A plataforma P5, iniciativa da Escola de Medicina da Universidade do Minho, tinha nascido no final de 2019 como ferramenta de saúde preventiva e avaliador de sintomas. Nas últimas semanas, o foco passou a ser a covid-19 e o site transformou-se numa “espécie de SNS24”, explica a médica Marina Gonçalves. Em coisa de meia hora, a ideia ganhou pernas e 200 alunos voluntariaram-se para participar. Quem entra no site tem de preencher um questionário com os seus dados e pode colocar dúvidas ou explicar os seus sintomas. A partir daí, e através de inteligência artificial, o programa faz um relatório que chega ao pessoal clínico. Caso seja preciso, as pessoas podem aceder por videoconferência a consultas de psiquiatria ou psicologia (serviço pago). Até agora, receberam 320 pedidos de ajuda no questionário online e 20 pedidos por e-mail. Os 241 psiquiatras prontos a prestar auxílio à comunidade médica já fizeram 32 consultas – e a expectativa é que os números cresçam rapidamente. E para a comunidade académica e profissionais de saúde o apoio psicológico é gratuito. 

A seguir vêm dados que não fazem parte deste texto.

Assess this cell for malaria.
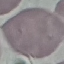
Uninfected.

Summary:
  - Capture: smartphone through the microscope eyepiece
  - Preparation: thin blood film
  - Image type: automatically extracted cell patch, resized to 64 × 64 pixels
  - Stain: Giemsa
Report the malaria status of this cell.
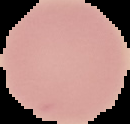

Uninfected.

Segmented cell region on a black background. Image is 130×124 pixels. From a thin blood film.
Assess the morphology of the erythrocytes.
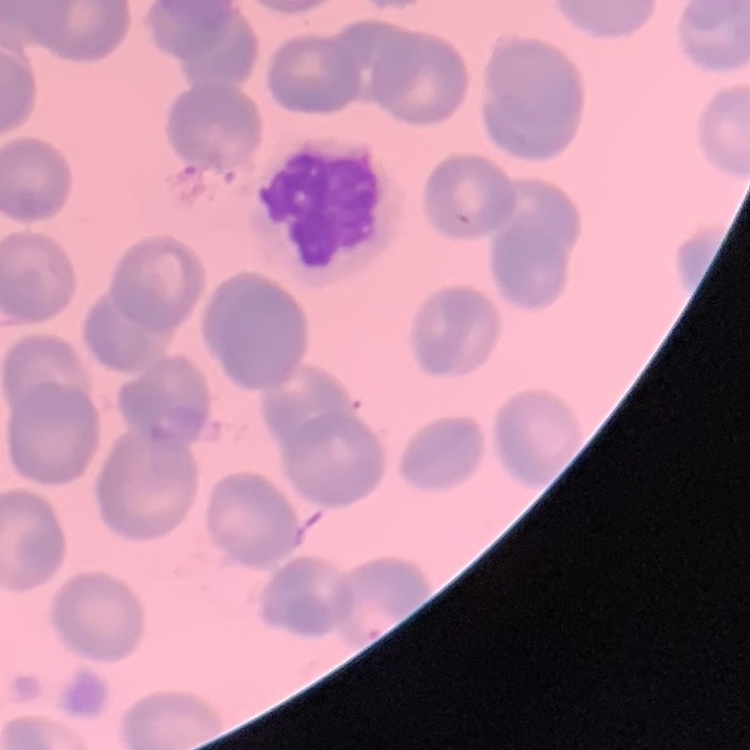
No rouleaux formation.

Stained with either Field's or Giemsa. Thin peripheral smear. One tile cut from a larger photomicrograph.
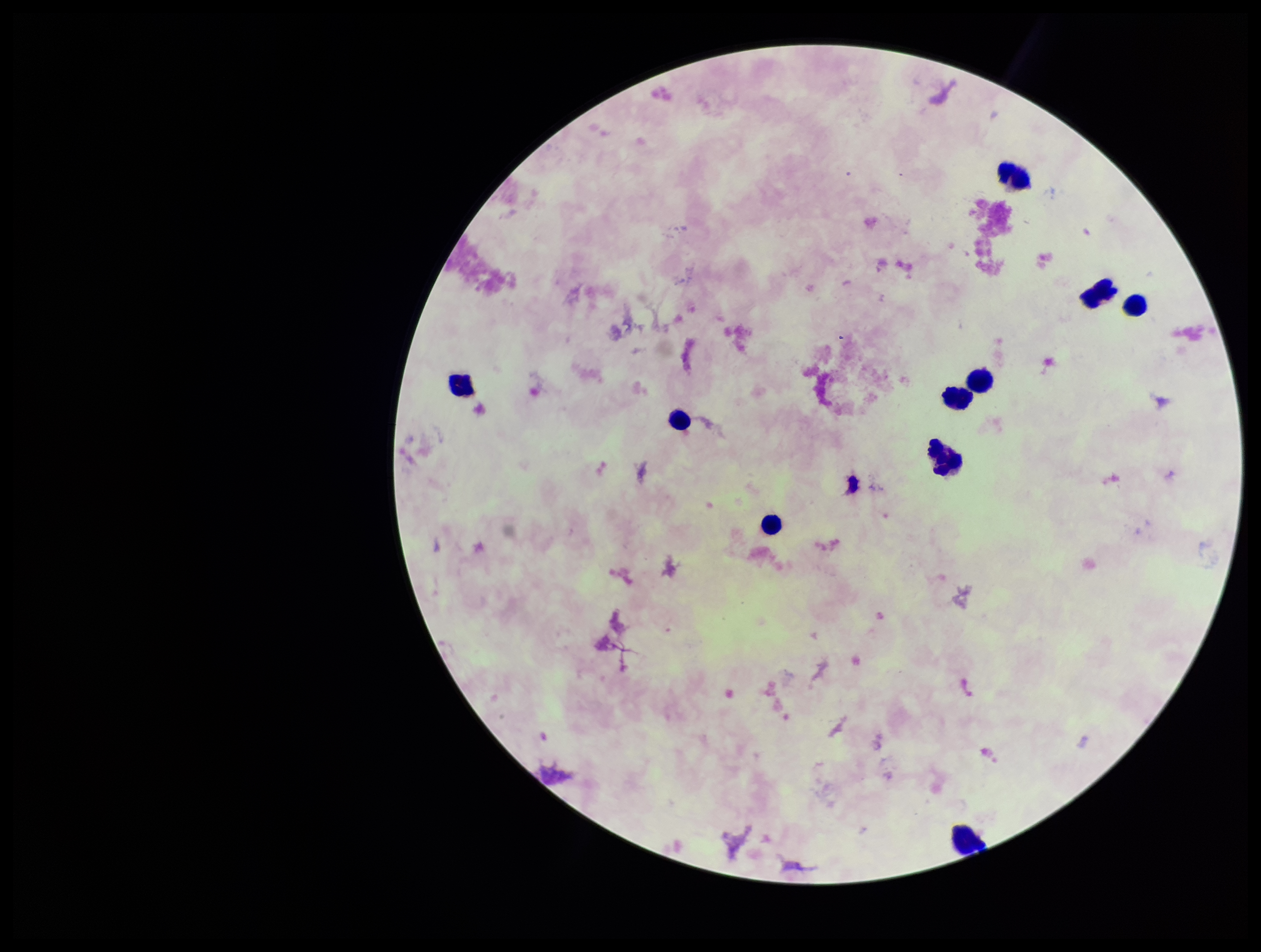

As autarquias fortalecem as suas respostas e complementam medidas do Estado. Algumas apoiaram a criação de centros de rastreio ou hospitais de campanha. Outras reforçaram a limpeza das ruas, tornaram os transportes gratuitos, incentivaram a transformação de hotéis e alojamentos locais em “casas” para profissionais de saúde, suspenderam o pagamento de rendas sociais, isentaram comerciantes do pagamento de taxas e fizeram descontos nas contas da água. Com os serviços das câmaras quase todos fechados ou em teletrabalho, os munícipes podem e devem, ainda assim, contactar as câmaras ou juntas de freguesia quando precisam de apoio.